Rijkswaterstaat adviseert het ministerie van Infrastructuur en Waterstaat over onderhoud en gebruik van wegen en water. ‘Wij doen dat in nauwe samenwerking met ProRail, die verantwoordelijk zijn voor het spoor’, zegt Willem Otto Hazelhorst, senior adviseur verkeer en transport van Rijkswaterstaat, ‘om multimodaal te kunnen adviseren. Een volledig beeld van de goederenvervoersketen is voor ons erg belangrijk. De roep om meer asfalt is groot, maar soms kan beter benutten van bestaande infrastructuur net zoveel opleveren en goedkoper zijn. Wij maken prognoses van vervoersbewegingen. Daarvoor hebben we gedetailleerde informatie nodig over het gebruik van de infrastructuur, alsook voorspellingen over nationale en internationale economische ontwikkelingen. We combineren de verkeer- en vervoersdata van het CBS met de economische prognoses van het Centraal Planbureau. Voor nauwkeurige voorspellingen is het van belang om te weten hoeveel en welke goederen, op welke manier en waar vandaan naar Nederland komen en waar ze ons land binnenkomen. Bijvoorbeeld hoeveel containers met elektrische apparatuur uit China of koelcontainers met bananen uit Brazilië in de havens van Rotterdam en Amsterdam aankomen.
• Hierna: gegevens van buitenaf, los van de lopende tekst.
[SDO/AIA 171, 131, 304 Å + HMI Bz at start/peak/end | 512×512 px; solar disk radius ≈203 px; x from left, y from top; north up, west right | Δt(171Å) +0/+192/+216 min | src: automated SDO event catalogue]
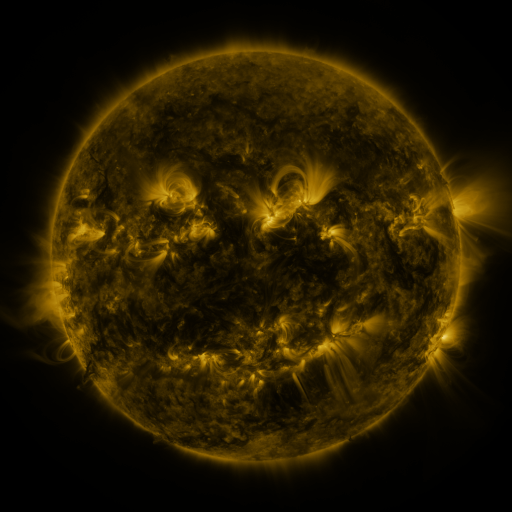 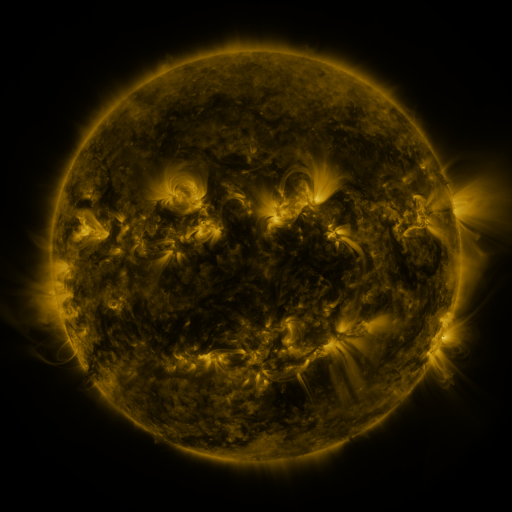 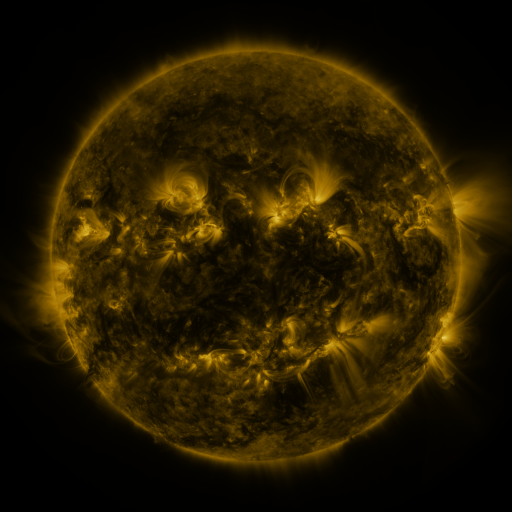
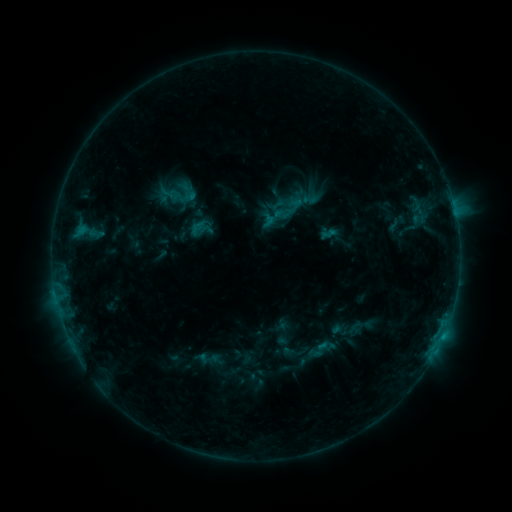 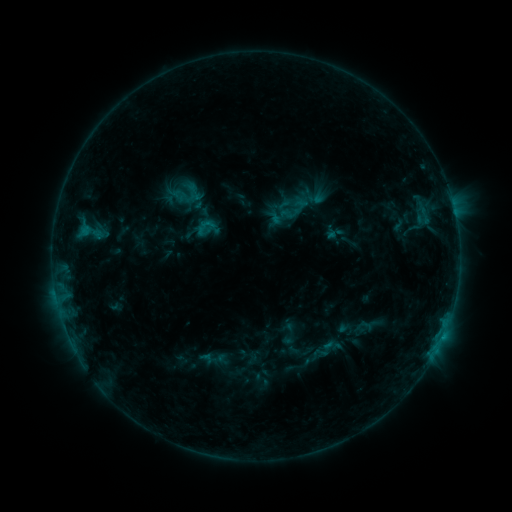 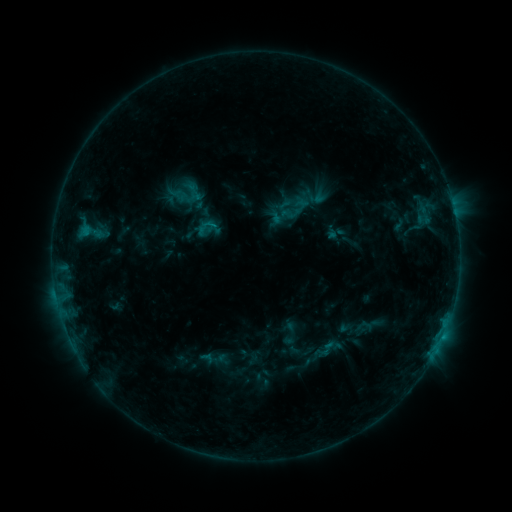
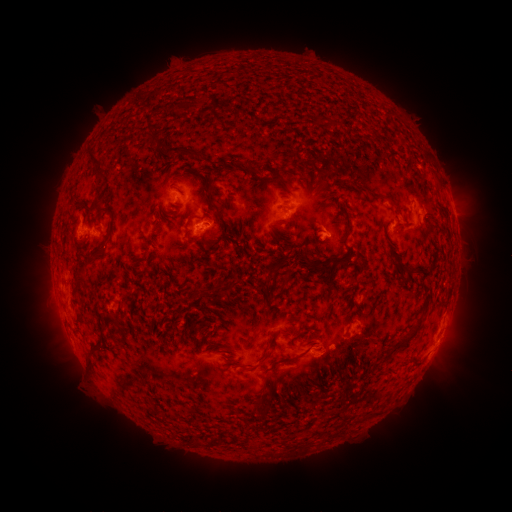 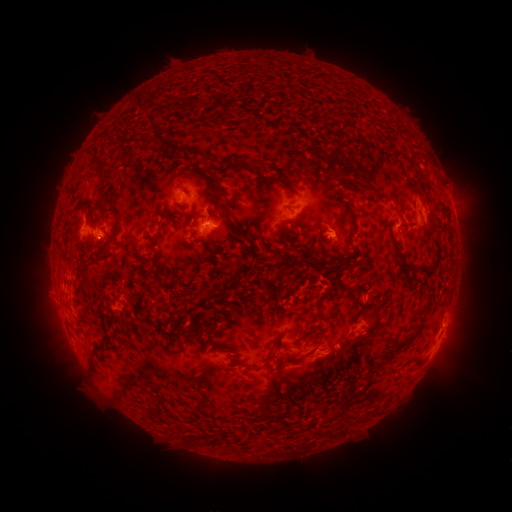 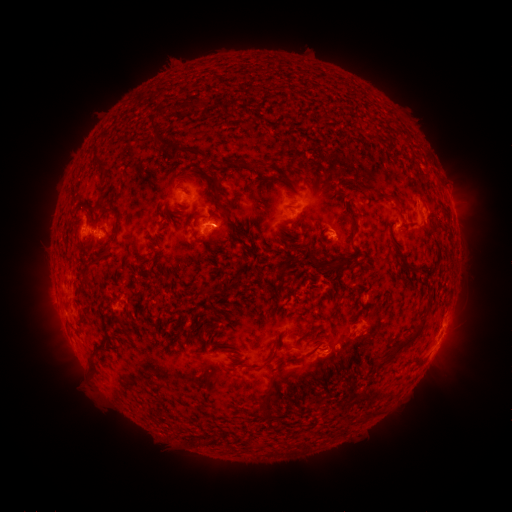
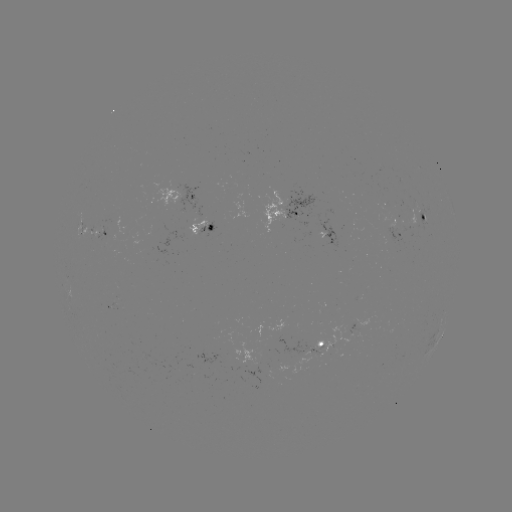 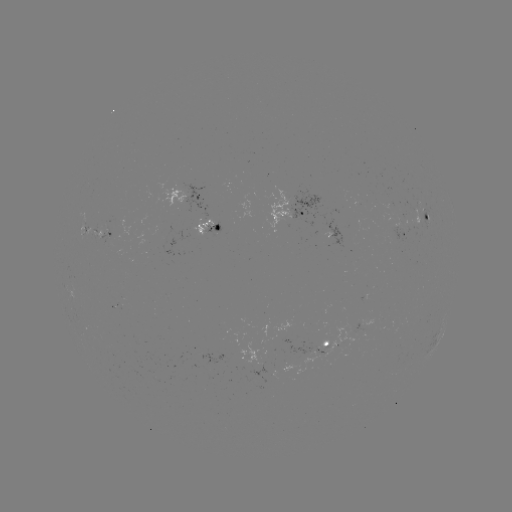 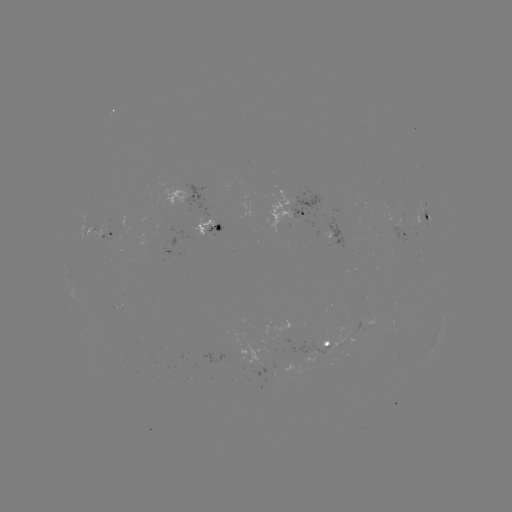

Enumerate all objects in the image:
emerging-flux region: (208, 230)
In combinatie met de economische prognoses kunnen we dan inschatten hoe deze import zich ontwikkelt en wat dat voor onze infrastructuur betekent. Ook is van belang te weten hoe en waarheen de goederen binnen Nederland vervoerd worden. Hoeveel containers, met welke inhoud, worden op vrachtwagens geladen en waar rijden die naartoe? Op welke dagen en tijdstippen? Hoeveel containers gaan op binnenvaartschepen en naar welke havens? Zou je containerstromen over de weg die naar één bedrijventerrein gaan, kunnen bundelen voor vervoer over water? Kan je vertrek- en aankomsttijdstippen aanpassen? Worden containers bij de binnenvaart- en spoorterminals alleen overgeslagen of ook opgeslagen? En gaat het snel en betrouwbaar genoeg naar het oordeel van de klanten en vervoerders? Er wordt gewerkt aan betere infrastructuur, maar de rek is er nog lang niet uit om weg, water en spoor beter multimodaal te benutten.’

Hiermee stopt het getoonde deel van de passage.